拓跋寒被她撩拨着,连杀了她的心都有了,心底暗暗咒骂了声,该死的女人!他从没想过她能无耻到这个地步。
若不是他太过不小心了,对那拓跋皓和她没怎么防备,喝了那该死的酒,也不会落到如今这副田地。他就是没想到这沈亦芸居然敢对他下手。
沙哑着嗓子,黑色的眸子里怒气横生,"肮脏的女人,从我身上滚下去,我拓跋寒就算死也不屑碰你。"只是看着她就不觉反胃起来,更何况与她发生亲密的关系。
他之所以没碰沈亦柔就是不喜欢碰脏东西,而现在他眼里这沈亦芸比那沈亦柔还要肮脏。
"死?哈哈,我倒是看看你怎么个死法!寒,你不会死的,因为你不会眼见着煜日毁在我爹爹的手里。"今日酒桌上,拓跋寒此番进宫的意思她都在一侧听的清清楚楚,知道他是来劝拓跋皓收回她爹的兵权的,以免他爹兵权在握与占极打起来。
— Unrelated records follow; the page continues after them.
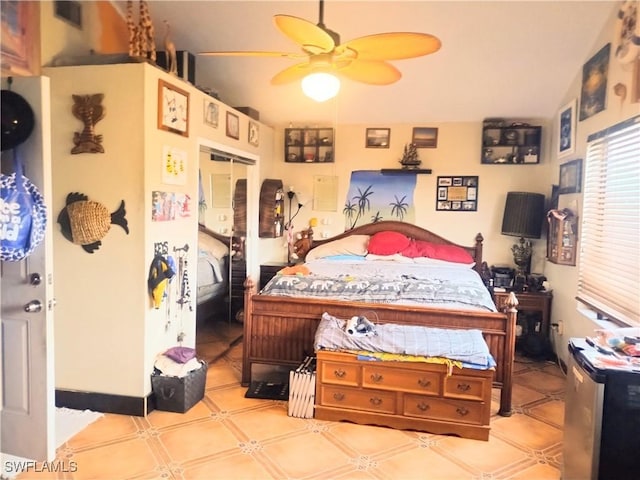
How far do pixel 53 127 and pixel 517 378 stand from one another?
380 centimetres

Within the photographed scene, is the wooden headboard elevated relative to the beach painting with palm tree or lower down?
lower down

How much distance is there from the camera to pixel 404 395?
9.06ft

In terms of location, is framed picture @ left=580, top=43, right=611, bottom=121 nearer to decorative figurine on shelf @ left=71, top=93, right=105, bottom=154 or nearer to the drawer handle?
the drawer handle

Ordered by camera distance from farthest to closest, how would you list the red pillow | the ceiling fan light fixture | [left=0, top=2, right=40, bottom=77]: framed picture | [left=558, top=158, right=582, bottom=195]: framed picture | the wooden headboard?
the wooden headboard → the red pillow → [left=558, top=158, right=582, bottom=195]: framed picture → [left=0, top=2, right=40, bottom=77]: framed picture → the ceiling fan light fixture

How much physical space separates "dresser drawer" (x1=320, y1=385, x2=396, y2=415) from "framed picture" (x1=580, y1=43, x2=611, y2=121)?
257 cm

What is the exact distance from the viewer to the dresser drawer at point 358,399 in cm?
279

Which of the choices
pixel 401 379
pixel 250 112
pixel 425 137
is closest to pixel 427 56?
pixel 425 137

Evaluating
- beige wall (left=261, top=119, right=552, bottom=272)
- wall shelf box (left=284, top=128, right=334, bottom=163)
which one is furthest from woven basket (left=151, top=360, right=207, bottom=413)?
wall shelf box (left=284, top=128, right=334, bottom=163)

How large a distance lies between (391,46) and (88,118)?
1875 mm

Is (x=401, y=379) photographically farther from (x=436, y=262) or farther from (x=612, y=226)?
(x=436, y=262)

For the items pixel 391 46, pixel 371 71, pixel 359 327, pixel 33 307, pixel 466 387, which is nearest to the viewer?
pixel 391 46

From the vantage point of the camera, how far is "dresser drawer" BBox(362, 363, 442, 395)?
8.93 feet

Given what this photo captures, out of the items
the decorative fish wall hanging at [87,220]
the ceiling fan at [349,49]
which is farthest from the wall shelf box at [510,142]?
→ the decorative fish wall hanging at [87,220]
脸色又红润了几分,不知是被她那话气的,还是药效发作了起来,薄唇动了动,"你打的什么主意,王上不会让你为所欲为的。"
拓跋皓的为人他清楚,毕竟是一起长大的。那个人是有多么的自私自利,多么的善妒多疑,再怎么样他都不会让煜日毁了的,因为他还要当他这个王上。
"王上?你是说拓跋皓吗?哈哈,怪便怪他太善妒多疑了,他怕你抢了他的风头听信了我的话,把你的兵权夺下全都交给了我爹,而我爹也很喜欢他现在这个大将军的位置。至于拓跋皓他现在嘛,一心追求长生的秘诀,根本无心放在朝政上了,忘了告诉你了,我已经替他看了半个月的折子了,所以这煜日的存亡只是我一句话的事。"
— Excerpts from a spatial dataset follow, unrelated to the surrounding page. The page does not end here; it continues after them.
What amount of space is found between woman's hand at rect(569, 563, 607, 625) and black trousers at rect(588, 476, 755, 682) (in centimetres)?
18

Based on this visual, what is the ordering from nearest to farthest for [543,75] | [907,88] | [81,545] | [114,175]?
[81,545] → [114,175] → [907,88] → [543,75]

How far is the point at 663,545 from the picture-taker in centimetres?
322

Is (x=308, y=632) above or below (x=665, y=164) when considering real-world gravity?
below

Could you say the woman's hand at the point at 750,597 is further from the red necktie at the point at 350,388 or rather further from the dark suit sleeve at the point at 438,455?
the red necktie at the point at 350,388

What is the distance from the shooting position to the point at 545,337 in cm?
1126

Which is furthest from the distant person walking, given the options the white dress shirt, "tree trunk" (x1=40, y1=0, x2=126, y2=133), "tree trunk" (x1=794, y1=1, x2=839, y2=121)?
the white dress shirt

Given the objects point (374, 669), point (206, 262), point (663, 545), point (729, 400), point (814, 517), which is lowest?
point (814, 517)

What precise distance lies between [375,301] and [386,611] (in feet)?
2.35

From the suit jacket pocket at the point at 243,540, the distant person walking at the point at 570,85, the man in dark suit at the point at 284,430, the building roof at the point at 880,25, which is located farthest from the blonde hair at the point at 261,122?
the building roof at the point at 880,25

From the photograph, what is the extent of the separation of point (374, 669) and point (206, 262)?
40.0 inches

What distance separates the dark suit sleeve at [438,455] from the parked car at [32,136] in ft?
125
这话她是有点吹嘘的口吻,可那拓跋皓确实是在她的诱骗下迷上了长生的事,整日的想着炼制丹药与长生之术,根本无心朝政,因为他想当一个不会死的王。
人若太过贪心了就会走上极端的道路,拓跋皓总认为拓跋寒样样比他出色,总有一日会来抢了他的王位,每日疑神疑鬼的,再加上沈亦芸那枕边风一阵一阵的吹着,很快就中了她的圈套了。
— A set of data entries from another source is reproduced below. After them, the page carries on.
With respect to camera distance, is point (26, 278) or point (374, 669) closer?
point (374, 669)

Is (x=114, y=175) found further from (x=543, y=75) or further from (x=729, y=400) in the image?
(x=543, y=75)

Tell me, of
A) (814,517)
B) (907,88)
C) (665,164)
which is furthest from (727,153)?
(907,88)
"你这女人好狠毒的心,这煜日若是亡国了对你没有半点好处,你这皇后定然是敌人第一个拿来开刀的。"狠狠的咬着牙,恨不得一刀杀了这巧笑着的女人。
红颜祸水,拓跋皓怎么就这么糊涂呢!
"寒,你这是在关心我吗?"美丽的小脸凑了上去,红唇在他脸颊亲了下,"所以我不会让煜日亡国的,等时机成熟了我便推你当王上,我做你的皇后,你说好不好?"
他越是不屑理她,她那心底的征服欲望便越强烈,想着他曾是她沈亦芸的,现在也不准他爱上别的女人。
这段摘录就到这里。